Then he moves the flashlight, the circle of light, to and then up a short
flight of steps, across a front door, and to a “nameplate” announcing “Hunt
Stromberg presents.” The circle of light is used to reveal all the subsequent credits
before the narrative begins.
Sandra Carpenter
works as a taxi dancer in a London nightclub called the Palladium. The scenes
in the nightclub give Lucille Ball the best opportunities to show off her
comedic skills. Her dialogue includes many one-liners and some dry observations
of her own occupation. One of Carpenter’s coworkers, Lucy Barnard, answers a
personal ad and tells Sandra all about her upcoming meeting with someone named
John. Instead of finding romance, however, Lucy becomes the serial killer’s
eighth victim. Advertising in the personal ads, it seems, is the killer’s way
of luring his victims. He also taunts the police by sending them poems written
in the style of Baudelaire, specifically Baudelaire’s poems from The Flowers of Evil.
◊
Wikipedia provides some interesting facts about the profession of taxi dancer;
click here for more information.
◊ Click
here for some background information about Charles Baudelaire.
In the photo above,
Chief Inspector Harley Temple of Scotland Yard reads from Baudelaire’s book to
his main suspect, but I’m getting ahead of myself. . . .
(This blog post about
Lured contains some spoilers.)
Sandra Carpenter is
recruited by Chief Inspector Temple to help in the investigation. She was the
last one to see Lucy Barnard before she went missing (at this point in the
investigation, Barnard’s ultimate fate is unclear), and she wants to do what
she can to help her friend. Carpenter, of course, is an amateur: After she
agrees to take on the undercover work, Chief Inspector Temple gives her a handgun
for self-protection, and Carpenter walks out of his office without a single
lesson on the care, maintenance, or use of her weapon. The scene comes across
as both comedic and ludicrous. But an amateur detective is exactly what Chief
Inspector Temple wants because his female and male detectives would probably be
too well known for the kind of undercover work Sandra must do.
Chief
Inspector Temple wants Carpenter to act as bait for the serial killer. With the
help of the detectives at Scotland Yard, she answers personal ads in the hope
of finding him. This plot device offers some humor
and some diversions in the form of false leads: Most of the people looking for
true love in London are relatively harmless. But some of them are kooky enough
to raise alarm bells. One of the first ads that Carpenter answers reads, “Famous artist seeks beautiful model. Meet me
nine o’clock 60 paces north of White Swan, under triple light lamppost.”
When
Carpenter answers this ad, she sees a mysterious man outside the White Swan,
which is a restaurant. Carpenter and viewers find out later that this man is Officer H. R. Barrett, Carpenter’s
assigned police detail, but because he is working undercover, he gives Carpenter
a bit of a fright and one of several diversions for viewers.
• • • • • • •
PROBLEM DETAILS => Reproduce the post about Lured word for word between "Then he moves" and "the narrative begins.", inclusive.

DATA =>
• • • • • • •
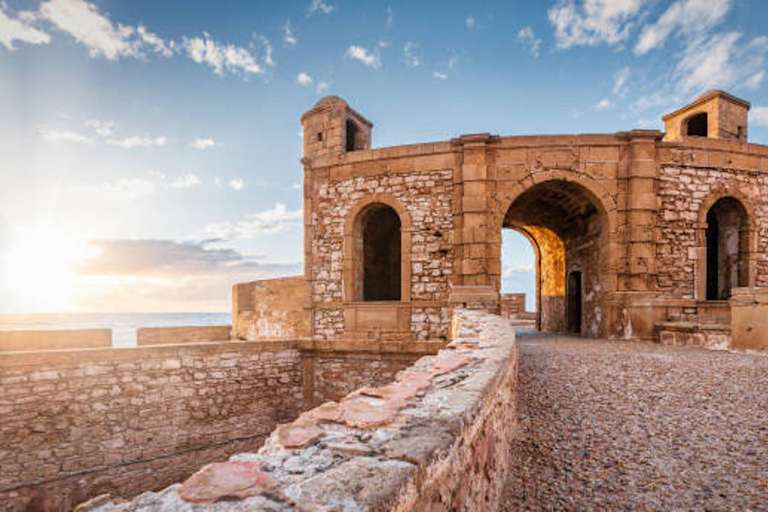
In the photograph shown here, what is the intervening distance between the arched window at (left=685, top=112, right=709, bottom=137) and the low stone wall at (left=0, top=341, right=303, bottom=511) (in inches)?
• • • • • • •
WORKED ANSWER =>
Then he moves the flashlight, the circle of light, to and then up a short
flight of steps, across a front door, and to a “nameplate” announcing “Hunt
Stromberg presents.” The circle of light is used to reveal all the subsequent credits
before the narrative begins.